The Texas Department of Family Protective Services said sex transitioning surgeries on minors constituted child abuse in a letter to the governor on August 11,
In response to an inquiry from Governor Greg Abbott, Commissioner Jaime Masters wrote “Genital mutilation of a child through reassignment surgery is child abuse, subject to all rules and procedures pertaining to child abuse.”
Masters noted, “this surgical procedure physically alters a child’s genitalia for non-medical purposes potentially inflicting irreversible harm to children’s bodies.”
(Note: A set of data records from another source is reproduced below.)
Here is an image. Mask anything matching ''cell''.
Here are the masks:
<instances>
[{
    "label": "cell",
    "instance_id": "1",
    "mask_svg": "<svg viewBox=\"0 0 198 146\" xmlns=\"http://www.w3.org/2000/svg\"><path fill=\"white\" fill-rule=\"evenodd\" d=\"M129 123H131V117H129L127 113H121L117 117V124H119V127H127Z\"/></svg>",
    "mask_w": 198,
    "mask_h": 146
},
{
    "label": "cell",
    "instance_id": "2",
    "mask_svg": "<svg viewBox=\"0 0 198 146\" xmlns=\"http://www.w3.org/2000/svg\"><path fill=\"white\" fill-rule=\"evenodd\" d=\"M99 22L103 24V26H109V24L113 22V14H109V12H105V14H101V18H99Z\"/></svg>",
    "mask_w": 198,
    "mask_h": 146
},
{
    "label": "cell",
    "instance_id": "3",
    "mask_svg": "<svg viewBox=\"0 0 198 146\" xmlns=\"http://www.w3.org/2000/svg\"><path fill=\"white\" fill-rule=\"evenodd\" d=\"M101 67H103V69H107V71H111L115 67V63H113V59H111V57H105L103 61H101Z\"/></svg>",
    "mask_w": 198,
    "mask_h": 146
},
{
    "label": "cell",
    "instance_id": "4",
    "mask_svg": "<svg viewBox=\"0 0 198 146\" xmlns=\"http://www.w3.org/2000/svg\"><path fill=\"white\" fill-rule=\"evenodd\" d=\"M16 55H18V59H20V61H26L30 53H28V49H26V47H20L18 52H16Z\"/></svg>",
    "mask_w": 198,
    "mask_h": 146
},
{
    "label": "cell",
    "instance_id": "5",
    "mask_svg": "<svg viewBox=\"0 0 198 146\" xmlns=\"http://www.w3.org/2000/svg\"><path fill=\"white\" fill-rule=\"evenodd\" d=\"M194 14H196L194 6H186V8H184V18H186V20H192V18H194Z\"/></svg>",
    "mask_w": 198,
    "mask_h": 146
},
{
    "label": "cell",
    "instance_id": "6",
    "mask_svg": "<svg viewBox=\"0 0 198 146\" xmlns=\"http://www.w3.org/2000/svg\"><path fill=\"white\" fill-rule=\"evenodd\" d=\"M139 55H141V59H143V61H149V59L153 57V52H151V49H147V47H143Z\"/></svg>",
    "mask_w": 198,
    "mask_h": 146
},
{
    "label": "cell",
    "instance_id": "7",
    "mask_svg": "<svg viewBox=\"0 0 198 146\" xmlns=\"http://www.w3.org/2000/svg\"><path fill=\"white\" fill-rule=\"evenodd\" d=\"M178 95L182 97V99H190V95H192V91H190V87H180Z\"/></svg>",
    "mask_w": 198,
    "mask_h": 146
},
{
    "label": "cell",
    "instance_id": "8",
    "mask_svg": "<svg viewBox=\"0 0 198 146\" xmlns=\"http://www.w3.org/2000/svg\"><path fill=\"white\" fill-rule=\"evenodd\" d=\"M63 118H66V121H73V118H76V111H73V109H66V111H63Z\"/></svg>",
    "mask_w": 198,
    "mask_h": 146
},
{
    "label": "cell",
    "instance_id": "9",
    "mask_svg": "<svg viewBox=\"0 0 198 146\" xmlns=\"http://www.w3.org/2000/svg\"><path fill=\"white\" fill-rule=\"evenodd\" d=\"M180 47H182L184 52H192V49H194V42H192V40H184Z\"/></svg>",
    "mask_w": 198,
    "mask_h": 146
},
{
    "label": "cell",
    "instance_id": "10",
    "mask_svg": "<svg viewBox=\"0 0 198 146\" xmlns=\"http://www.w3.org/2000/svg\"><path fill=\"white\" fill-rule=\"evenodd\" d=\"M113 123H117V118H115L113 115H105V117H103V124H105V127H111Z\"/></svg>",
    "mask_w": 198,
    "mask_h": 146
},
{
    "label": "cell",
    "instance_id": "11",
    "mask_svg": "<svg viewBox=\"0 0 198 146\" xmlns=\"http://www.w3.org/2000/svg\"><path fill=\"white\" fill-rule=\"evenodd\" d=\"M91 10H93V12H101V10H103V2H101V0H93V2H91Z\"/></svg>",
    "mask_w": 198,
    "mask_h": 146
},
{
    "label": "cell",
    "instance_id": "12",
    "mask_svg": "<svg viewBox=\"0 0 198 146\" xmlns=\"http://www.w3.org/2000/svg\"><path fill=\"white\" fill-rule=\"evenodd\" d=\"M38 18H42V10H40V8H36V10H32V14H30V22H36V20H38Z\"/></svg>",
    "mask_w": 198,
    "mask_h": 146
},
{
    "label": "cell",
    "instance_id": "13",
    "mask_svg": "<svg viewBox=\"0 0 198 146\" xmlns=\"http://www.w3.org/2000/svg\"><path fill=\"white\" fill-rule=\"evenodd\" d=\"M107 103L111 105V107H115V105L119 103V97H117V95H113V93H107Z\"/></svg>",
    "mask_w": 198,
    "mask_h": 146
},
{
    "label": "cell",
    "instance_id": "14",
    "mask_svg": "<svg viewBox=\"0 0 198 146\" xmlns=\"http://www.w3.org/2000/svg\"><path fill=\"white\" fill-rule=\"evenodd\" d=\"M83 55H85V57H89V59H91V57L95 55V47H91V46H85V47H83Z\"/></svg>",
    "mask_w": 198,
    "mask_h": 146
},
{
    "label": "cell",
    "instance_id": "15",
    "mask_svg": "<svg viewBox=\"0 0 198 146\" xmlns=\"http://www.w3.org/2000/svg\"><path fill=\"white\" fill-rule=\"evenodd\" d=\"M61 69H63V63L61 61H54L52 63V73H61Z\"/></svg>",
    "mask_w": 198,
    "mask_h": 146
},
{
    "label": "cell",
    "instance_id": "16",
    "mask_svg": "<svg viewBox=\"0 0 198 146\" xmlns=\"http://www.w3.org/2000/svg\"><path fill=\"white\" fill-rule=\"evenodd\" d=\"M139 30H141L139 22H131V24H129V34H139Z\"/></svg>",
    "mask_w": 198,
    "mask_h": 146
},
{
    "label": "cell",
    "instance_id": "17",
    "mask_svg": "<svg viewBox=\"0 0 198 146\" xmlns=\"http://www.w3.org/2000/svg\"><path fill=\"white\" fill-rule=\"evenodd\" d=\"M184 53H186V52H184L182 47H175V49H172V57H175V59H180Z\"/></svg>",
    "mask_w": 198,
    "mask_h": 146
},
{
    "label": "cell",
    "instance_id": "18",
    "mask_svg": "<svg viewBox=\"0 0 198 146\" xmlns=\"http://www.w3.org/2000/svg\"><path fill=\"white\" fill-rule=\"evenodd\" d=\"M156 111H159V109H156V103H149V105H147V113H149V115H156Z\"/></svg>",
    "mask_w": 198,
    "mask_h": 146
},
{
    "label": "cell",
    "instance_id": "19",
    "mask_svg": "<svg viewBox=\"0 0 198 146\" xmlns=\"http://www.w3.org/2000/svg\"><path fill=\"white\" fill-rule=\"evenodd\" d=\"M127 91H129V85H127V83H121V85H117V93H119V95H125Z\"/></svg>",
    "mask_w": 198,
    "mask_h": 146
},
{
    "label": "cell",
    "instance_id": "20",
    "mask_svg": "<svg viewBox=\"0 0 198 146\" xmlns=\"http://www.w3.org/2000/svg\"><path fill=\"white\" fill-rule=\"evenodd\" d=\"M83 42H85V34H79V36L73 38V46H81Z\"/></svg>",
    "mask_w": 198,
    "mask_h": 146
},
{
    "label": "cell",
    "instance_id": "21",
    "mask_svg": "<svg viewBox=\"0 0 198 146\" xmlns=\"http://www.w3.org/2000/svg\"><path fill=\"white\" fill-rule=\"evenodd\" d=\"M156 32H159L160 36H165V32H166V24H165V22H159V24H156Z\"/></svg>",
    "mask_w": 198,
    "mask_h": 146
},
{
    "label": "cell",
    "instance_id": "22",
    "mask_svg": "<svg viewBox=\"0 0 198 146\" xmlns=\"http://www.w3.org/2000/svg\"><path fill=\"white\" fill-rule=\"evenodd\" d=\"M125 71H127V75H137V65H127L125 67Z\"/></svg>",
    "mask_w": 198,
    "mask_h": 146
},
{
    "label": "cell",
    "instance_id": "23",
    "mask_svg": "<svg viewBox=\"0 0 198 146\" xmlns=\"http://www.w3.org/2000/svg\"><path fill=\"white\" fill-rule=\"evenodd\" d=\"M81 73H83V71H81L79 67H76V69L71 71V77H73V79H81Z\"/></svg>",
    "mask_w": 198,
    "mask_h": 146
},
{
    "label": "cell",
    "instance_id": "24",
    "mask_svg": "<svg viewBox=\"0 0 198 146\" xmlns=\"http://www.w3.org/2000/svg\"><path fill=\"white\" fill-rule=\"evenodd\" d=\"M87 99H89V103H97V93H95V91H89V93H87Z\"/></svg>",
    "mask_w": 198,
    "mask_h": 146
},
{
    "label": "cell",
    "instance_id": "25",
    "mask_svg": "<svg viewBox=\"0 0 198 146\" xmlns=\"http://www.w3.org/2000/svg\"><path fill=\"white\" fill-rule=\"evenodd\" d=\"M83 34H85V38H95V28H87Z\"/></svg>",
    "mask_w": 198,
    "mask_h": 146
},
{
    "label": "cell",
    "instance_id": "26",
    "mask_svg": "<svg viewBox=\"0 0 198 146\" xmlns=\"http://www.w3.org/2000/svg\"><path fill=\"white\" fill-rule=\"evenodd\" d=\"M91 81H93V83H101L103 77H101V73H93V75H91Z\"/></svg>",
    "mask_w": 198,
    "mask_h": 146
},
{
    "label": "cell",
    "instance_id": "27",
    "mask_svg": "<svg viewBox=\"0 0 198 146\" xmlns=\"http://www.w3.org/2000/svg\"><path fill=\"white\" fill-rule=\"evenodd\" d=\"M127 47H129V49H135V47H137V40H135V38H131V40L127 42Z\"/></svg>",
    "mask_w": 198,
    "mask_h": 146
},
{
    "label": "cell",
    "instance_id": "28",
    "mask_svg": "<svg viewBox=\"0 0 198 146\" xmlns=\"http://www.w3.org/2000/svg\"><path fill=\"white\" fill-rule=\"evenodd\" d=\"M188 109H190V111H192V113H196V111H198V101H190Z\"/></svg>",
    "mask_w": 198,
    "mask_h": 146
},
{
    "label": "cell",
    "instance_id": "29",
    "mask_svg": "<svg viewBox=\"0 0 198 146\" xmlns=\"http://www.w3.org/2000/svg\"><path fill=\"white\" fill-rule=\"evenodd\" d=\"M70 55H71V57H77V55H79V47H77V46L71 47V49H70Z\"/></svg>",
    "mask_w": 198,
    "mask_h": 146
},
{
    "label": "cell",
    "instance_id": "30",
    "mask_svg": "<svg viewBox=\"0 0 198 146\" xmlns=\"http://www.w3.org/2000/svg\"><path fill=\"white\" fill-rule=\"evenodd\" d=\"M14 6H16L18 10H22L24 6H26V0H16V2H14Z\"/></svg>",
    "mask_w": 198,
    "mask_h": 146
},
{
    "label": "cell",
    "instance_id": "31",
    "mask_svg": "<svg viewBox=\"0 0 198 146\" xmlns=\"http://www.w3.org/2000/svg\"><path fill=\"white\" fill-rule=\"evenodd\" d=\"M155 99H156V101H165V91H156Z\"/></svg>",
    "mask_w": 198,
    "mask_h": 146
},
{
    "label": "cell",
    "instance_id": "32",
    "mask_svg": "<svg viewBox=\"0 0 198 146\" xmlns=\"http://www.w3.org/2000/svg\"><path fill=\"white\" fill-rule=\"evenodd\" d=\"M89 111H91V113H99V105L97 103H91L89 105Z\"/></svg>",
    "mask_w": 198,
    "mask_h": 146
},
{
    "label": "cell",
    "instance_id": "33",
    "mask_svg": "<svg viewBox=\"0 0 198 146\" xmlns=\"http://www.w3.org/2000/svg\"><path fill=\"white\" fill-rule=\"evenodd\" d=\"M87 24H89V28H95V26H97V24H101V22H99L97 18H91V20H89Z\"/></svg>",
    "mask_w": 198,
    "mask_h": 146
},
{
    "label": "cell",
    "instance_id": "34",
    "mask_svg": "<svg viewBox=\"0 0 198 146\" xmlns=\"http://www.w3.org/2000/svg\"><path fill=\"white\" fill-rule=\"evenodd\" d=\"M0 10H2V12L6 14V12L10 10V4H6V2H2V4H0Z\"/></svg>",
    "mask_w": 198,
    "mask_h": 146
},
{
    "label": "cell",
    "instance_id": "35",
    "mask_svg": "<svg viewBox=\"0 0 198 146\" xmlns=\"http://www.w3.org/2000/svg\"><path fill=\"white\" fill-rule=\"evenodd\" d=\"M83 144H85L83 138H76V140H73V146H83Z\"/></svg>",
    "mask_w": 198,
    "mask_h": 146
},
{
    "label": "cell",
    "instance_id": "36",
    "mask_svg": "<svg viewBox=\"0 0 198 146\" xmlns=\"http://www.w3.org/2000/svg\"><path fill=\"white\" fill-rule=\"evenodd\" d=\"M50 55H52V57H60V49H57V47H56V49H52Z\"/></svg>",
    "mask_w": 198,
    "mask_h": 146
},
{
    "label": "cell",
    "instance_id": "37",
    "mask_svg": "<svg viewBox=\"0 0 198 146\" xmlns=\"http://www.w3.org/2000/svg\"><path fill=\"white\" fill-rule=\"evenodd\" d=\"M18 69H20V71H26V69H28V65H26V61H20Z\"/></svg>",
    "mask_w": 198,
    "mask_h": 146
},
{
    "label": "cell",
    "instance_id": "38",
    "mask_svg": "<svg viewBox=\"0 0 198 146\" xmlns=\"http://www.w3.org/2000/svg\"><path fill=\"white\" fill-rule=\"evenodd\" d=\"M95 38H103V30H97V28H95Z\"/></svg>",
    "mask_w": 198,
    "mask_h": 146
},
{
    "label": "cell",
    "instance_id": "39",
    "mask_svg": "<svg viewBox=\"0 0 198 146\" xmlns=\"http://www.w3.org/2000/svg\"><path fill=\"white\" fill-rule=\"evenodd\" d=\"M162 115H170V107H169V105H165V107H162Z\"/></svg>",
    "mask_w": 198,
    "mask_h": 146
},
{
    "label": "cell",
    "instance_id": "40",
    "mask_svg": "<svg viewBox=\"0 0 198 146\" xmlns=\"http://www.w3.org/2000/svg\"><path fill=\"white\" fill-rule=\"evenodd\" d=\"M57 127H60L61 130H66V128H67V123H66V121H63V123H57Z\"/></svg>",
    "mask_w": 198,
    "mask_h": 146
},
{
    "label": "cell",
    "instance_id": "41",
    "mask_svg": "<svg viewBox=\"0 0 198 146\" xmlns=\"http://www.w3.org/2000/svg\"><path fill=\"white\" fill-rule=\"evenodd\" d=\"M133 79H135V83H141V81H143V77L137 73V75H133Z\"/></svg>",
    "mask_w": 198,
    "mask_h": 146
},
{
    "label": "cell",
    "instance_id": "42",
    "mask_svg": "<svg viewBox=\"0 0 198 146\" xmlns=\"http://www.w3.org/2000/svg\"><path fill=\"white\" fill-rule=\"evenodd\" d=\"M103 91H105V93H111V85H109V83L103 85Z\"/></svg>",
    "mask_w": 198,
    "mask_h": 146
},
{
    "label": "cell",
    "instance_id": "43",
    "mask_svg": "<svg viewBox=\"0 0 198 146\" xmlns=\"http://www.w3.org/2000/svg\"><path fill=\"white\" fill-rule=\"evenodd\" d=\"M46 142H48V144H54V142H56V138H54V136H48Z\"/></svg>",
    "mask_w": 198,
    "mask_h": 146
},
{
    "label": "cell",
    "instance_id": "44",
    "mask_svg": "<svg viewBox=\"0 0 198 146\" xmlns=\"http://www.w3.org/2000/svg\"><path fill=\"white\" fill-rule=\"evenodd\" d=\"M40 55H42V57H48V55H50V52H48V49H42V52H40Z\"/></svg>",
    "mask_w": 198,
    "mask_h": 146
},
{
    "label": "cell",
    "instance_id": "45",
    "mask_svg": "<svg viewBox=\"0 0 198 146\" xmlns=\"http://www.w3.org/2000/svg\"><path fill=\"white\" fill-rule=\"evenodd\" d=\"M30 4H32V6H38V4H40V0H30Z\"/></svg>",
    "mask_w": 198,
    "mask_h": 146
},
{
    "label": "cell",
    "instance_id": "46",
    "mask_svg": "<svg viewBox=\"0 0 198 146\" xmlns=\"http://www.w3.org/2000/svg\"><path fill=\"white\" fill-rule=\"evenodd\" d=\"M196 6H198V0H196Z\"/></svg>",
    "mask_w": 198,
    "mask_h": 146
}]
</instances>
Under Texas law, there are times when this type of surgery does not constitute abuse because it is considered medically necessary. Exceptional circumstances include “a child whose body parts have been affected by illness or trauma; who is born with a medically verifiable genetic disorder of sex development, such as the presence of both ovarian and testicular tissue; or who does not have the normal sex chromosome structure for male or female as determined through genetic testing.”
Governor Abbot called for “a determination of whether genital mutilation of a child for purposes of gender transitioning through reassignment surgery constitutes child abuse” in a letter to the department on August 6th. Under Texas law, female genital mutilation is already illegal. He asked the department to clarify the reporting requirements “for all licensed professionals who have direct contact with children who may be subject to that abuse.”
Sex reassignment surgeries, sometimes called gender confirmation surgeries, have been a hotly debated topic in the Texas legislature. The state Senate passed Bill 1646, which could impact what gender-affirming care was permitted and hold parents and doctors accountable if they violate child abuse policies, but it was blocked in the house.
Andrea Segovia, Transgender Education Network of Texas’ field and policy coordinator, criticized Abbott’s call for clarification as a move that bullied marginalized children.
“It’s literally the harshest language possible, because he wants a reaction from his side,” she said in a statement to the Texas Tribune. “And they can gain supporters in that of like, ‘Oh, that sounds awful. Yeah, we shouldn’t be doing that to our minors.’”
In his reply to the governor, Masters wrote, “Generally, children in the care and custody of a parent lack the legal capacity to consent to surgical treatments, making them more vulnerable.”
“Failure to report is a Class A misdemeanor punishable by up to one year in jail, a fine of up to $4,000, or both,” he said. “If it is shown that the professional intentionally concealed the abuse, then the offense is a state jail felony.”